Description of problem: On a RHEL 5.6 8G FC host, we occasionally see adapter firmware dumps during IO as seen by the following entry in the messages file: kernel: qla2xxx 0000:1a:00.1: Firmware dump saved to temp buffer (5/ffffc200101e4000 Version-Release number of selected component (if applicable): RHEL 5.6 (2.6.18-238.el5) host using a QLE2562 8G FC adapter with inbox qla2xxx driver v8.03.01.05.05.06-k & fw v5.03.02 How reproducible: Occasionally
Created attachment 476360 [details] Firmware dump
Created attachment 476362 [details] /var/log/messages
We analyzed the firmware dump and found that it was caused by a CT passthrough command (not sure the origin) that timed out. The only other reason the driver would automatically take a firmware dump is if the ASIC was paused when servicing an interrupt however that condition is not present in the firmware dump provided but there was a CT passthrough command waiting for resources (which would have caused the timeout). We really shouldn't be doing a firmware dump here so the resolution will be to simply remove it. This will be part of the patchset we provide for RHEL 5.7 in Bug 660386.
(In reply to comment #3) > > We really shouldn't be doing a firmware dump here so the resolution will be to > simply remove it. This will be part of the patchset we provide for RHEL 5.7 in > Bug 660386. So could we please have this patch included in 5.6.z as well? That would be really helpful to us.
Martin indicates that this fw dump message is accompanied by error recovery steps like aborts & device resets (as seen in the /var/log/messages) which actually reflect as IO disruptions/delays on the host. As we know, these error recovery paths often lead to even more serious problems. This, plus the fact that the fix is very simple, is why the fix is proposed for the z-stream.
This request was evaluated by Red Hat Product Management for inclusion in a Red Hat Enterprise Linux maintenance release. Product Management has requested further review of this request by Red Hat Engineering, for potential inclusion in a Red Hat Enterprise Linux Update release for currently deployed products. This request is not yet committed for inclusion in an Update release.
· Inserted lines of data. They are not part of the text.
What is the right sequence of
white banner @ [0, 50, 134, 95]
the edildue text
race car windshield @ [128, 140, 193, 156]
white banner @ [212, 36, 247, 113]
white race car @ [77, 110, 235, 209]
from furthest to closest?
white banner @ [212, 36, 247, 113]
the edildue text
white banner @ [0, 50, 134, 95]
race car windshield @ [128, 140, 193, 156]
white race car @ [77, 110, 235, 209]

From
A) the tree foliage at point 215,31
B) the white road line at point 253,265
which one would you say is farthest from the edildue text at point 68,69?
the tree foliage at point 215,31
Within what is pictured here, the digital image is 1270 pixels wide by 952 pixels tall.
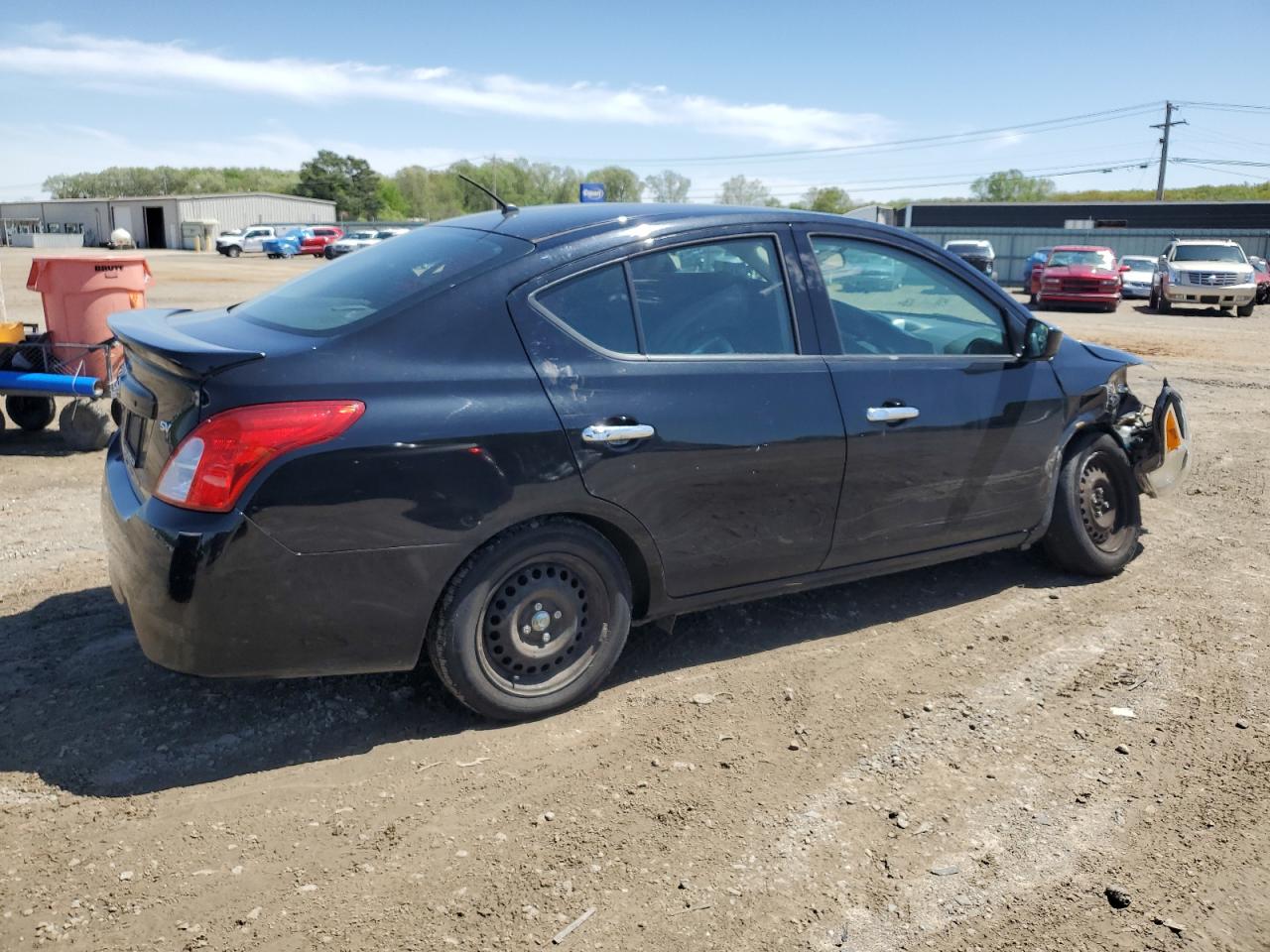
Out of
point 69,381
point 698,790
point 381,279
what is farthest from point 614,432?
point 69,381

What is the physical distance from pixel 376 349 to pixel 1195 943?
2.80 m

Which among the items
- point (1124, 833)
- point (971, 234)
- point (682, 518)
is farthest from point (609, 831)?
point (971, 234)

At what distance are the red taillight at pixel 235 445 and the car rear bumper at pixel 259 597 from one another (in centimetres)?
Answer: 6

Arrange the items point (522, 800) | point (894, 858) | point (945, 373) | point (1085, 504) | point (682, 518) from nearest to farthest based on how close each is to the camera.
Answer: point (894, 858) → point (522, 800) → point (682, 518) → point (945, 373) → point (1085, 504)

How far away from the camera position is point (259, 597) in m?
3.05

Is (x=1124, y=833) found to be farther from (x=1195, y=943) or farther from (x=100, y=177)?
(x=100, y=177)

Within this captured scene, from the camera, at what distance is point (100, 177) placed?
128125 mm

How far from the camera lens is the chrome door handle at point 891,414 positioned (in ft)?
13.4

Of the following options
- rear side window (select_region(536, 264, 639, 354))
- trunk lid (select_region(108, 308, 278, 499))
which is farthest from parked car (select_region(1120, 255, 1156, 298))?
trunk lid (select_region(108, 308, 278, 499))

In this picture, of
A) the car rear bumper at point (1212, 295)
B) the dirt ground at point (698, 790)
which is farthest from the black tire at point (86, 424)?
the car rear bumper at point (1212, 295)

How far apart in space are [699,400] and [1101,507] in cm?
253

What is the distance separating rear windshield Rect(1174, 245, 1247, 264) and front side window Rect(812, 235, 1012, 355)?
2602 cm

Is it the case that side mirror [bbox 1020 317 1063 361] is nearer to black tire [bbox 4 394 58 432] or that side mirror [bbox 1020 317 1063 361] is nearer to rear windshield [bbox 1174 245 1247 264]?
black tire [bbox 4 394 58 432]

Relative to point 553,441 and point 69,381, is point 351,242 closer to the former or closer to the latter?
point 69,381
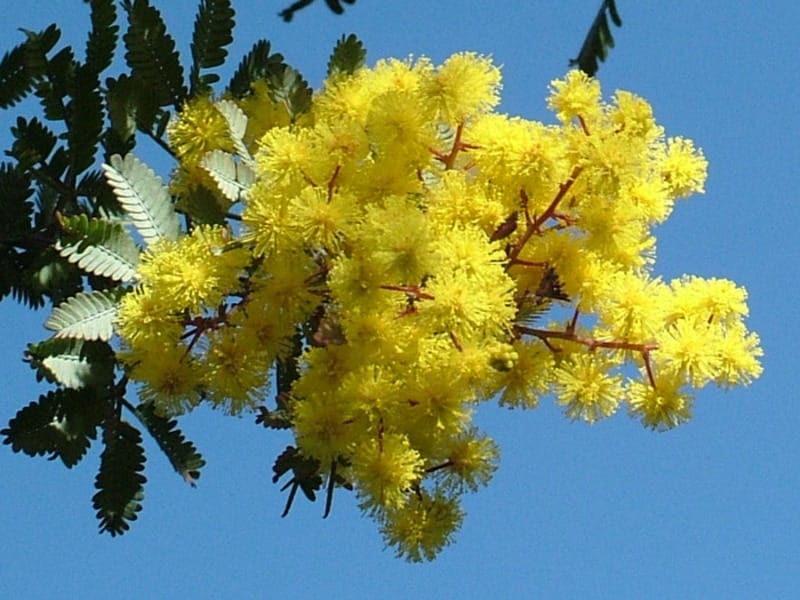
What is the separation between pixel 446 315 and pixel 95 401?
94 centimetres

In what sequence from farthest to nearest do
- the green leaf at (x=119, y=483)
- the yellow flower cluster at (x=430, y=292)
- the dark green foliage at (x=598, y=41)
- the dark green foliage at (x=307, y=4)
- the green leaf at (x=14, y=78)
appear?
the green leaf at (x=14, y=78)
the green leaf at (x=119, y=483)
the yellow flower cluster at (x=430, y=292)
the dark green foliage at (x=598, y=41)
the dark green foliage at (x=307, y=4)

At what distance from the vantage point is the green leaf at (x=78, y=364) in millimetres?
2920

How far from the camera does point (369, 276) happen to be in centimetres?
261

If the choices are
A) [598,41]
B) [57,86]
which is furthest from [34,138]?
[598,41]

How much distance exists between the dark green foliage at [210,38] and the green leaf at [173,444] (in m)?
0.77

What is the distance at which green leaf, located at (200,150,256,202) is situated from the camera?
2.94 m

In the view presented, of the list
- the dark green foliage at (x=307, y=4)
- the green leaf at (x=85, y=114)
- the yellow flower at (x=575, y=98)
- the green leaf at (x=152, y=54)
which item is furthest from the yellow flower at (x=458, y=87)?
the dark green foliage at (x=307, y=4)

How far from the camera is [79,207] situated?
3250 millimetres

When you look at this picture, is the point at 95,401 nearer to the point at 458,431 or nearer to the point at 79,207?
the point at 79,207

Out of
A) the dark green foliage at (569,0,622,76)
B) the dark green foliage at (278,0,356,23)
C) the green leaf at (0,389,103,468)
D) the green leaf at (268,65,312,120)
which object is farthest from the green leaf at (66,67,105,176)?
the dark green foliage at (278,0,356,23)

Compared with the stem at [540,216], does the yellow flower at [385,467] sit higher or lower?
lower

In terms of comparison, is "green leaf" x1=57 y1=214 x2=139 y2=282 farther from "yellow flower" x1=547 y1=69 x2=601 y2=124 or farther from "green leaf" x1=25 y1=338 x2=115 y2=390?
"yellow flower" x1=547 y1=69 x2=601 y2=124

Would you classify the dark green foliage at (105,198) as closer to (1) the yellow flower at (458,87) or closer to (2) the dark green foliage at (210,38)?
(2) the dark green foliage at (210,38)

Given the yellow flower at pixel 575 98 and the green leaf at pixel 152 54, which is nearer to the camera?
the yellow flower at pixel 575 98
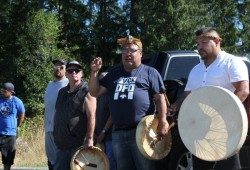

This will be fixed when we (qlogic) do our RHEL 5.7 shortly. Specifically the fix that will need to be backported: diff --git a/drivers/scsi/qla2xxx/qla_attr.c b/drivers/scsi/qla2xxx/qla_attr.c index 91c8d25..f91fde5 100644 --- a/drivers/scsi/qla2xxx/qla_attr.c +++ b/drivers/scsi/qla2xxx/qla_attr.c @@ -622,13 +622,6 @@ qla2x00_wait_for_passthru_completion(struct scsi_qla_host *ha) timeout)) { DEBUG2(qla_printk(KERN_WARNING, ha, "Passthru request timed out.\n")); - if (IS_QLA82XX(ha)) { - set_bit(FCOE_CTX_RESET_NEEDED, &ha->dpc_flags); - } else { - ha->isp_ops->fw_dump(ha, 0); - set_bit(ISP_ABORT_NEEDED, &ha->dpc_flags); - } - qla2xxx_wake_dpc(ha); ha->pass_thru_cmd_result = 0; ha->pass_thru_cmd_in_process = 0; } Once the 5.6.z bugzilla is opened, I'll be able to provide a back ported point fix.
Created attachment 483557 [details] 0001-qla2xxx-Do-not-perform-reset-fw-dump-if-CT-ELS-passt.patch RHEL 5.6.z backport of "qla2xxx: Do not perform reset/fw-dump if CT/ELS passthru requests timeout.".
The RHEL 5.7 version of this patch was posted as part of the patch set from Bug 660386. The RHEL 5.6.z backport was posted on 3/11/2011 as the following patch: qla2xxx: Do not perform reset/fw-dump if CT/ELS passthru requests timeout.
What's the update on this? Is this being queued for 5.6.z?
(In reply to comment #12) > What's the update on this? Is this being queued for 5.6.z? Yes but looks like it will be in build 4.
This change is already in 5.7 (c. 2.6.18-248.el5) by way of bug 660386, going to simply move this bug to MODIFIED.
*** This bug has been marked as a duplicate of bug 660386 ***
Technical note added. If any revisions are required, please edit the "Technical Notes" field accordingly. All revisions will be proofread by the Engineering Content Services team. New Contents: Prior to this update, if a CT/ELS pass-through command timed out, the QLogic 8Gb Fibre Channel adapter created a firmware dump. With this update, firmware dumps are no longer created when CT/ELS pass-through requests time out as a firmware dump is not necessary in this case.